A todo esto se suma que el El costo de vida sigue aumentando. y los precios de bienes esenciales como alimentos y vivienda han aumentado a tasas mucho más altas que los salarios. «Los pilares del crecimiento de la economía española son débiles y la falta de mejoras en productividad e inversión, el aumento estructural de los impuestos y, especialmente del impuesto al trabajo, junto con el elevado endeudamiento impiden el crecimiento sostenido del poder adquisitivo de las clases medias», destaca el PP.
Así, los salarios reales permanecieron estancados hasta 2023 y su repunte hasta 2025 ha sido inferior al coste de vida.
Él El salario medio apenas aumentó 110 euros en cinco añosel salario modal -correspondiente al salario más frecuente- cayó un 24,5% entre 2017 y 2023, en gran medida como consecuencia del incremento del SMI, y el salario neto medio real ha disminuido ligeramente.
La convergencia entre el SMI y el salario modal es cada vez más cercana: en 2017 el salario modal era un 76% superior al SMI, en 2023 apenas lo superaba en un 3% y con la nueva subida la diferencia prácticamente ha desaparecido.
«Este creciente peso del SMI en la estructura salarial pone de manifiesto una cada vez menor remuneración por formación y experiencia entre los trabajadores españoles», destaca el Partido Popular.
Según datos del INE, la economía crece sumando cada vez más trabajadores poco cualificados, pero hoy España genera menos PIB por empleado que en 2018 –un 0,9% menos– y la productividad se mantiene estancada, al igual que la renta de la clase media, que crece nominalmente, pero no en términos reales, ya que más de la mitad de los trabajadores ganan entre uno y dos veces el SMI, lo que refleja una fuerte concentración en los tramos salariales más bajos.
Además, el índice general de precios de los alimentos ha aumentado un 38% desde que Sánchez es presidente, mientras que el gasto real por hogar no se ha recuperado hasta 2024 y sigue mostrando un patrón preocupante: los españoles gastan menos que en 2018 en alimentación (-6%) y vestido (-10%), mientras que el gasto en vivienda y energía se dispara (+9%).
Por otro lado, la riqueza bruta media ha disminuido en todos los grupos de edad menores de 65 años y cada vez hay menos familias propietarias de una vivienda.

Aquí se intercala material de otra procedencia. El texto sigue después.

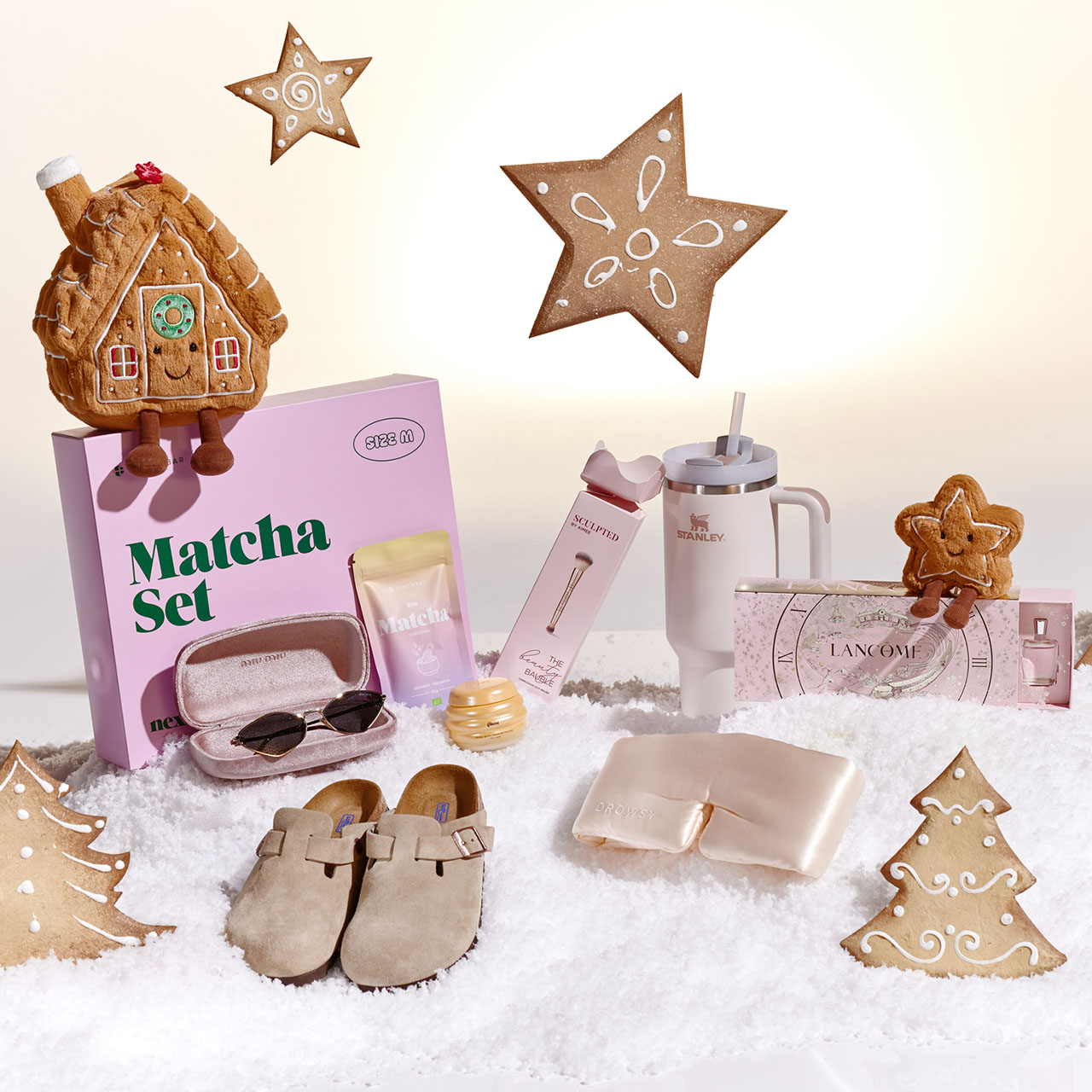 Festive holiday display with gingerbread cookies, matcha set, slippers, and festive decorations on snow.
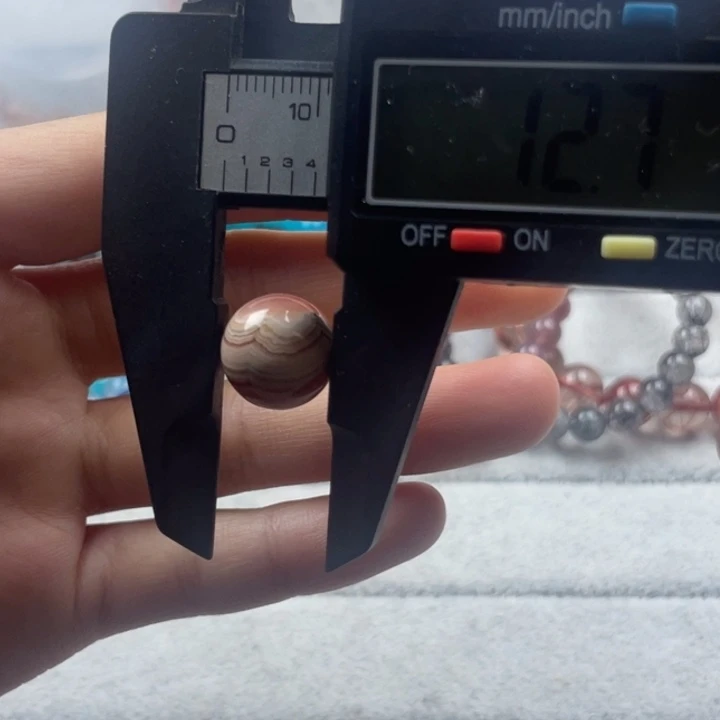 菱锰矿（红纹石）天然红纹石圆珠12mm尺寸单颗未镶嵌五花肉款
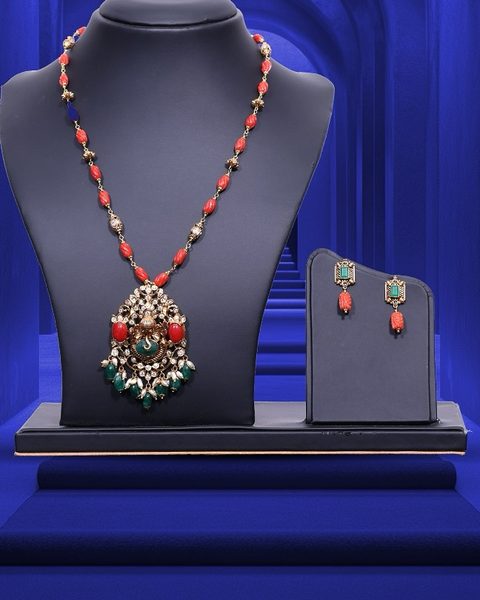Coral bead chain with polki pendant, coral cabochons and emerald drops, matching earrings. Photographed at the shop.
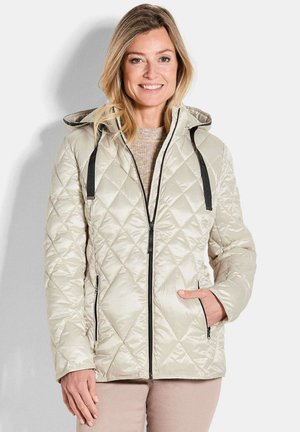 Beige gewatteerde jas met een capuchon, voorzien van zwarte accenten, een voorrits en twee zijzakken. Glad, glanzend textuur met een ruitpatroon.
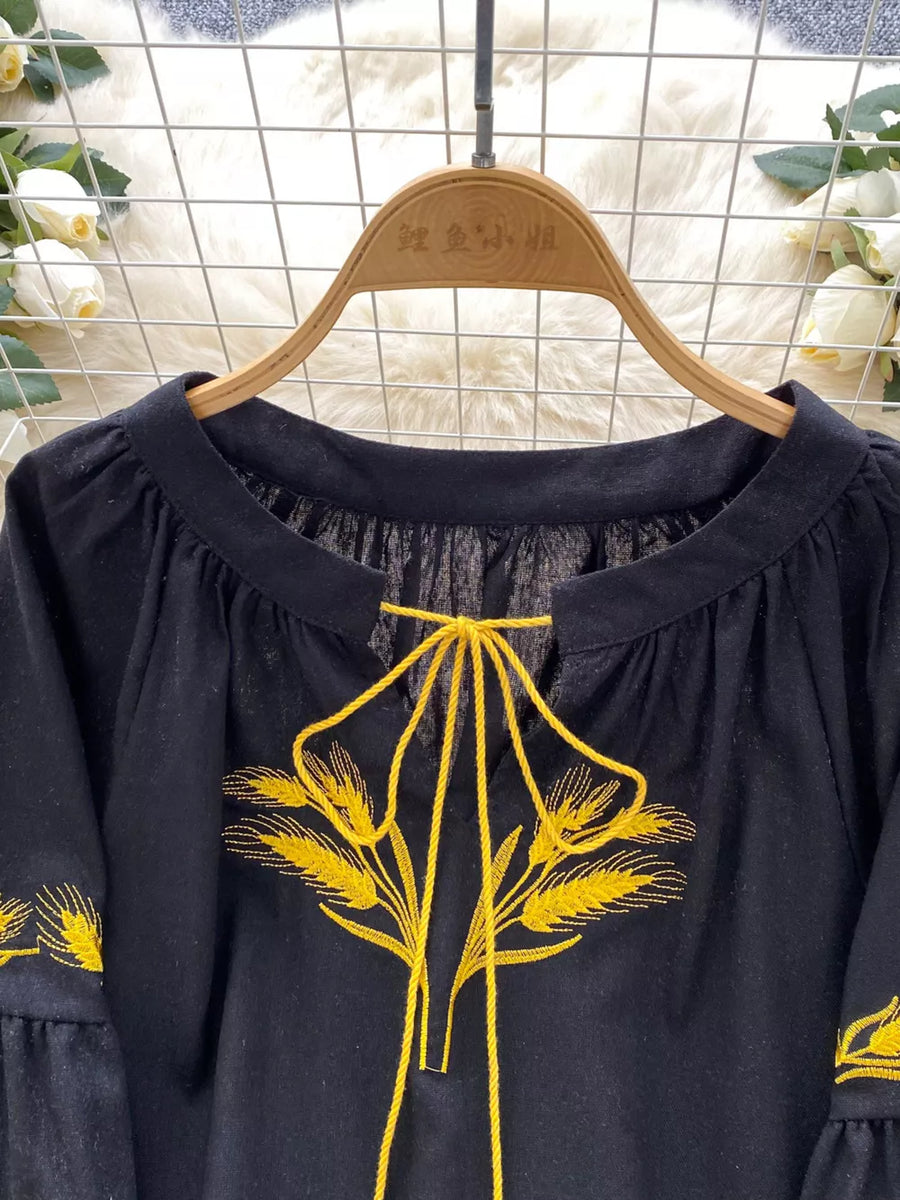 Black tie-neck blouse with yellow wheat embroidery and ruffled sleeves.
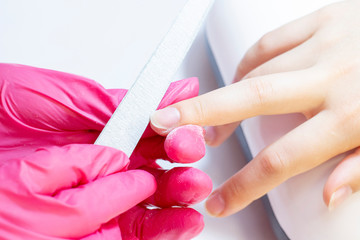 manicurist uses a manicure nail file to process the nail plate and nail file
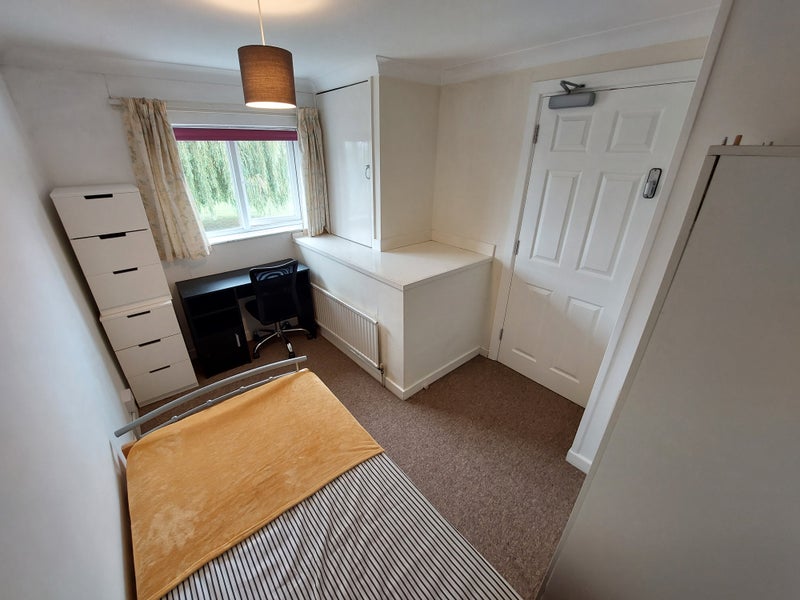 Photo 1: Single bedroom over looking green 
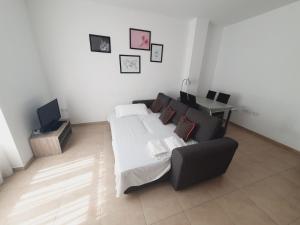 a bedroom with a bed and a couch and a tv at Luxury Apartments Puerto Valencia in Valencia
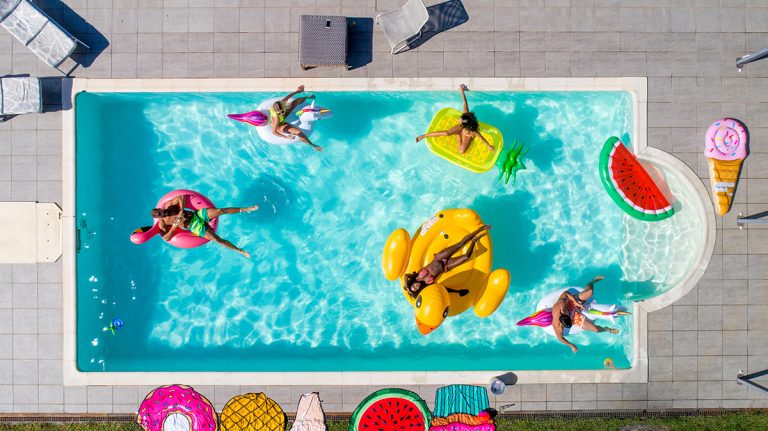 friends having fun backyard pool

Entre 2018 y 2024, el porcentaje de hogares con una persona de referencia de 30 a 44 años propietaria de una vivienda cayó ocho puntos porcentuales, del 60,7% al 52,9%.
La vivienda es cada vez más inaccesible y menos asequible. Los precios de las propiedades nuevas se han disparado un 69% desde 2018, los de segunda mano un 45% y los precios del alquiler un 46%. Es decir, ha subido hasta tres veces más que los salarios y el IPC.
Asimismo, España es el cuarto país de la UE con más ocupados en riesgo de pobreza o exclusión social, con un 15,6%, frente a la media europea del 10,9%, lidera el desempleo juvenil en Europa (25%) y se sitúa entre los países con mayor edad de emancipación (30 años). «Las clases medias, columna vertebral del país, ven deteriorarse sus fuentes de ingresos, aumentar los impuestos y empeorar los servicios públicos que financian», concluye el PP.